本文首先在分析NLOS多径传播对TOA/TDOA定位算法影响的基础上,研究了克服NLOS误差的新型无线定位算法。第一种克服NLOS误差的定位算法是基于视距环境下经典Chan和Taylor算法的协同定位算法。其中,Chan是一种具有解析表达式解的非递归定位算法,具有计算量小的优点,而且在视距传播环境下是最大似然(ML)估计的高精度定位方法,但在NLOS多径环境下其定位精度显著下降。Taylor级数展开法是一种需要初始估计位置的递归算法,能够适用于各种信道环境,在初始估计位置与实际位置接近的情况下能较快地收敛,得到准确的计算结果,但当初始位置选择不好时算法将很难保证收敛。本文提出的协同定位算法,首先采用Chan氏算法进行定位计算,计算结果作为Taylor级数展开算法的初始值,然后采用Taylor级数展开算法再次对MS进行定位估计。为了避免少数情况下Taylor算法定位结果的发散问题,本文提出了根据Chan和Taylor级数展开算法的定位结果进行系数加权,然后根据加权系数对两种定位方法位置估计值进行处理,得出MS最终的位置估计值。研究结果表明,本文提出的协同定位方法在信道环境恶劣的情况下具有很高的定位精度,并能克服Taylor级数展开定位算法的发散问题。
本文第二种克服NLOS多径影响的定位算法是基于几何约束关系的ML定位算法。该算法基于TOA测量值,首先利用任意3个TOA值,根据TOA值与移动台位置、基站位置之间的几何关系,估计得到移动台的所有可能位置。然后利用ML算法,从所有可能位置中选择出一个最有可能是移动台真实位置的估计值作为最后的定位结果。该算法能够获得最佳的估计值,可降低ML计算复杂性,不需要移动台初始位置,能有效抑制NLOS误差,从而提高定位精度。本算法不需要确切知道TOA的条件概率密度函数,而且对TOA的条件概率密度函数参数误差不敏感。
由于受多径传播环境和功率控制等因素的影响,基于无线接收信号强度的定位算法精度受限。但由于其定位技术容易实施,费用较小,不需要对移动终端和基站硬件进行修改,仍然大量应用于GSM等无线通信网络。本文针对现有的GSM网络定位系统,重点讨论了在不改变蜂窝网络结构的情况下,如何利用现有网络提供的参数获得更高的定位精度。论文提出了基于场强差辅之以GDOP加权的数据融合定位方法,采用信号场强差作为基本的定位方法,采用GDOP加权对定位中间结果进行处理。通过利用某城市GSM网络的实际测试数据对模型进行了分析验证。结果表明,当定位误差小于300米时,采用本文提出的数据融合方法定位精度比常用的CI+TA方法提高了近8%。若对测量报告进行预处理后再进行定位,本文提出的方法在67%的概率下,定位误差小于225米,定位精度高于其它方法。论文还对基于场强差的标准定位算法定位精度进行了分析,得出了其CRLB界。
接着,论文讨论了基于几何结构的单次反射圆环模型,该模型是一种适用于对各种定位算法进行分析的信道模型。通过对该模型的传播时延特征进行分析,本文提出了一种基于圆散射模型的TOA重构方法来克服非视距对定位的影响。研究结果表明,这种方法在信道环境差的情况下能够有效地提高无线定位精度。

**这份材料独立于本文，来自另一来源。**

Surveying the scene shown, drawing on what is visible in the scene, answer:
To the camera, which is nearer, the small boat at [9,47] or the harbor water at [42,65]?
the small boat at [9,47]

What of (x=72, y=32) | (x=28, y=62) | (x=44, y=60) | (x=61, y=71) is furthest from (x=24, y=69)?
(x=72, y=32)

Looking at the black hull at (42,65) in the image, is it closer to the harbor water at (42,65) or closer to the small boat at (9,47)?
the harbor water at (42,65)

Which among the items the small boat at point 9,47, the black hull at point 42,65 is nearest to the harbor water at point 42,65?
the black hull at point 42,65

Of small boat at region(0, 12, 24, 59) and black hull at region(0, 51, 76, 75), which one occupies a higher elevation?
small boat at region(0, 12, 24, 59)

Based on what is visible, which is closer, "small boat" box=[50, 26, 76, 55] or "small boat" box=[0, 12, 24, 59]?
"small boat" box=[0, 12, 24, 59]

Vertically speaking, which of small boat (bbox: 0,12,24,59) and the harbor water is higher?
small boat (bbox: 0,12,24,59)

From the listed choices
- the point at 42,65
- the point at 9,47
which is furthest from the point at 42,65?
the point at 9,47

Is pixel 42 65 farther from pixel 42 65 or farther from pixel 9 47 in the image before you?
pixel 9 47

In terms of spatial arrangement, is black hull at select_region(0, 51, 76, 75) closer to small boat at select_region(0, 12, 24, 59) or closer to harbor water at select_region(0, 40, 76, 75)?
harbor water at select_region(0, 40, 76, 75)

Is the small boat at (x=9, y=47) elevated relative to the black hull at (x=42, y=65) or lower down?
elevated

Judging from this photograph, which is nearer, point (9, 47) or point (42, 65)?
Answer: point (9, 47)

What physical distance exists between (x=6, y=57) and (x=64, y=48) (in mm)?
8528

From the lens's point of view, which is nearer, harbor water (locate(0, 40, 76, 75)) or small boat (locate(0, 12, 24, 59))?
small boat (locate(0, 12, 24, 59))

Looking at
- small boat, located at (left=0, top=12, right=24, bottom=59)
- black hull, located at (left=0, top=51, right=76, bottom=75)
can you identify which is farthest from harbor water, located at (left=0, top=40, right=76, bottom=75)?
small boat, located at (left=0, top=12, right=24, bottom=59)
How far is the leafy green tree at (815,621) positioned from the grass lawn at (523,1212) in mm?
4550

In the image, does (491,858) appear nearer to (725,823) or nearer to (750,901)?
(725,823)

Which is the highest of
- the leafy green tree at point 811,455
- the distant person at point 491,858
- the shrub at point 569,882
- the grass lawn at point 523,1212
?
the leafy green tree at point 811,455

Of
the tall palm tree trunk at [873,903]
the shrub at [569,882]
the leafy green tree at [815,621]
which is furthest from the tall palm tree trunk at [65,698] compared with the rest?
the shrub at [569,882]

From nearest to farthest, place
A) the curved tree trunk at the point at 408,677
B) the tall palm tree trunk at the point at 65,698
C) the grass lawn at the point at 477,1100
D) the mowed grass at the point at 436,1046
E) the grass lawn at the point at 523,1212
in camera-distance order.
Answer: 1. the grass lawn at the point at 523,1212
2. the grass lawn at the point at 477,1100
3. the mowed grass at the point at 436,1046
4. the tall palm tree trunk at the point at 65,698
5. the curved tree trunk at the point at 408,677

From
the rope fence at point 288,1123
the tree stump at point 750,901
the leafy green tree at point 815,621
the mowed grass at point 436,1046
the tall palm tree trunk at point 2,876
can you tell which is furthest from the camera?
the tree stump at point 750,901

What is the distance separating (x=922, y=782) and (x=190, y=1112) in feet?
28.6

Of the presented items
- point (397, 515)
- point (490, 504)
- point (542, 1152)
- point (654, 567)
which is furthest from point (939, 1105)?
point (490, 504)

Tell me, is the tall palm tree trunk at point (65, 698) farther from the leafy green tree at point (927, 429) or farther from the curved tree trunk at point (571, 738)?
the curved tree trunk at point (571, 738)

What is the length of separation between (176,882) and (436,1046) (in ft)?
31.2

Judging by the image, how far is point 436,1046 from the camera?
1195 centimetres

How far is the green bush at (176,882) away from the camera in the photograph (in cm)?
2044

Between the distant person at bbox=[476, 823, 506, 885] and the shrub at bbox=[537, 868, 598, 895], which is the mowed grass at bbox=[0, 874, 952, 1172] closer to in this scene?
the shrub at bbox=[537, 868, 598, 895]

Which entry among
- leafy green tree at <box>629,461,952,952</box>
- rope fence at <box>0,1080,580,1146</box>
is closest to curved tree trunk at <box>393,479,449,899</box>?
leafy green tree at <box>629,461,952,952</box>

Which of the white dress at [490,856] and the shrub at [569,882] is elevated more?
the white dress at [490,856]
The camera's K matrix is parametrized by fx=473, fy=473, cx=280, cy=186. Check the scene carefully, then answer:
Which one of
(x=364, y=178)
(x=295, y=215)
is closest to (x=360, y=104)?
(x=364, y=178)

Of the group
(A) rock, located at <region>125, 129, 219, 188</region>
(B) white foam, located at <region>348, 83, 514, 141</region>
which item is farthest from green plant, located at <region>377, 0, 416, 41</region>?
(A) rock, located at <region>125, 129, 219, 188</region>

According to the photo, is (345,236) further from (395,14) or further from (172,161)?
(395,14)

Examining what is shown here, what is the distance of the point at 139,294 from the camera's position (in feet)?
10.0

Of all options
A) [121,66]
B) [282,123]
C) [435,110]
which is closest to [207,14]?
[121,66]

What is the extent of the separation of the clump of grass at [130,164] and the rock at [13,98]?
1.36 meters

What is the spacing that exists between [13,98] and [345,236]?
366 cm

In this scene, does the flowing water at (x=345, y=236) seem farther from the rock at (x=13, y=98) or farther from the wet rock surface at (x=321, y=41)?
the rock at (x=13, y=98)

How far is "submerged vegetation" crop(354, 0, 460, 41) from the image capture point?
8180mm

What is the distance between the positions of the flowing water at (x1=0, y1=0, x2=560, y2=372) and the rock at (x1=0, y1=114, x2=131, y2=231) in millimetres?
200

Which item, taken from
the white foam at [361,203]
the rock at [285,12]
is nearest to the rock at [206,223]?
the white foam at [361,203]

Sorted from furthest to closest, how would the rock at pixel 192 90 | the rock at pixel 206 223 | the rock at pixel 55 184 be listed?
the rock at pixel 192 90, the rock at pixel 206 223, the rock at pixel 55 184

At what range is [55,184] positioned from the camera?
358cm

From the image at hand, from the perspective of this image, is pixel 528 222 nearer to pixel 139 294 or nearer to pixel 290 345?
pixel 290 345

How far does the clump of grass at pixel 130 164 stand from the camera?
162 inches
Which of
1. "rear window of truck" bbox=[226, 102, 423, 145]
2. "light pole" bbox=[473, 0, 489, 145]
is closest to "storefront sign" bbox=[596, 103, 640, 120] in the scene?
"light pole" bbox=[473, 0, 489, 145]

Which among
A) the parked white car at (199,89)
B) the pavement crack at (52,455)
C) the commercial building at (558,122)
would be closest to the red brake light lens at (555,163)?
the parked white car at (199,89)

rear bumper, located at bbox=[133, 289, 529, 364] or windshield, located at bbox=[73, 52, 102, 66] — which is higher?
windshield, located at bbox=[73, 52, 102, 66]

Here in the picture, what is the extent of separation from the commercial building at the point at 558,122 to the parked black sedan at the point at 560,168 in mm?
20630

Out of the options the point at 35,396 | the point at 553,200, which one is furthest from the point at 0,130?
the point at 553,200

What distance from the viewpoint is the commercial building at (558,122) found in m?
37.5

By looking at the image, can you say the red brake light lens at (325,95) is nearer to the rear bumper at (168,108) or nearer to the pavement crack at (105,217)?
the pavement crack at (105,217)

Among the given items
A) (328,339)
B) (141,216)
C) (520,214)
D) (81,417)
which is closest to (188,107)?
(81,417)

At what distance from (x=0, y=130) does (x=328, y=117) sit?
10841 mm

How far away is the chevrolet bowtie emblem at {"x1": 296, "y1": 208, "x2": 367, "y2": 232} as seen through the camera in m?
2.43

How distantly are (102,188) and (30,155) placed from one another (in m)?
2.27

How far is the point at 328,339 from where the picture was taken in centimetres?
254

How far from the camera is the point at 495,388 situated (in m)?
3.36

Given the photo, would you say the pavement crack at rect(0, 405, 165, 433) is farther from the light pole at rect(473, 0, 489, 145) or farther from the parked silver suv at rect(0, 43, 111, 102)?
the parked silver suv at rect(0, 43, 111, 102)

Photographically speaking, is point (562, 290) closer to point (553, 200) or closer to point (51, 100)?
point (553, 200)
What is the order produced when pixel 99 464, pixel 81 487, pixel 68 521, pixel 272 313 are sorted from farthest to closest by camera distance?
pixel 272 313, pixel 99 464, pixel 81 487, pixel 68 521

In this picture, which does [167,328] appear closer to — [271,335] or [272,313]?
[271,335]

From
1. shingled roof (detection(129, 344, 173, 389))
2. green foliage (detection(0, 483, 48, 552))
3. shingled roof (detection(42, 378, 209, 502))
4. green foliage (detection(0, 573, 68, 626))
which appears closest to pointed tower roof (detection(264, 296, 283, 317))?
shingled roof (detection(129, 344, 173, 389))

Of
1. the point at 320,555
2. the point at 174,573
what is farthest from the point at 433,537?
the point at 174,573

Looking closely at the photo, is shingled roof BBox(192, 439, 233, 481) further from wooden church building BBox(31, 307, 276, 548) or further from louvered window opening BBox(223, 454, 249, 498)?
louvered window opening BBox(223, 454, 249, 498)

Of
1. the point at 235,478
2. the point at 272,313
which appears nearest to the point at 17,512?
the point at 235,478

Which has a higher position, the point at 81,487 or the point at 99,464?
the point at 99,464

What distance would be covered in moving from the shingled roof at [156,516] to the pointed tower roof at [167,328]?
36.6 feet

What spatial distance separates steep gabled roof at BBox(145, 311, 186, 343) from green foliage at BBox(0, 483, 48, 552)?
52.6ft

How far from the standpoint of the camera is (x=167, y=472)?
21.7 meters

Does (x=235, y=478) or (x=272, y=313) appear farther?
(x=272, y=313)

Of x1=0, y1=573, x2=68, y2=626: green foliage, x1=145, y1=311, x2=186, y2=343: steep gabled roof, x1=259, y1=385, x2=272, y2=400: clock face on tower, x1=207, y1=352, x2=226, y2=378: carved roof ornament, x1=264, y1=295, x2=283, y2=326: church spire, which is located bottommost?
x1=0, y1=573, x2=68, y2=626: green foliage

由于未来无线通信将是不同网络的融合与集成,网络中各无线终端可以通过高速无线链路进行互相协作以完成通信任务,也可能通过协作提高多径环境下的无线定位精度。为此,本文研究了无线传感器网络和无线蜂窝系统的协作定位问题。论文首先在分析现有无线传感器网络定位算法的基础上,针对其中的DV-Distance算法进行了研究,提出了一种改进的差分DV-Distance算法,使得算法定位精度明显提高。针对下一代蜂窝通信系统中的协作定位,论文提出了一种高精度协作定位算法,并对其性能进行仿真分析。
最后,论文对无线定位系统平台进行了研究。由于未来多种移动通信网络并存是必然趋势,从定位服务而言,希望与具体移动通信物理网络无关,并希望充分利用现有的多种无线定位基础设施。为此,本文提出了一种新型开放式通用无线定位增值服务平台。该通用定位平台构架于现有多个无线定位网络,从而使定位功能和服务范围得到增强,适用于独立于无线通信网络的通用无线定位服务专业运营商。论文给出了通用无线定位增值服务平台的系统结构,探讨了基于GSM和3GPP Parlay API规范的无线定位增值服务平台中间件功能层的定义以及服务平台的功能。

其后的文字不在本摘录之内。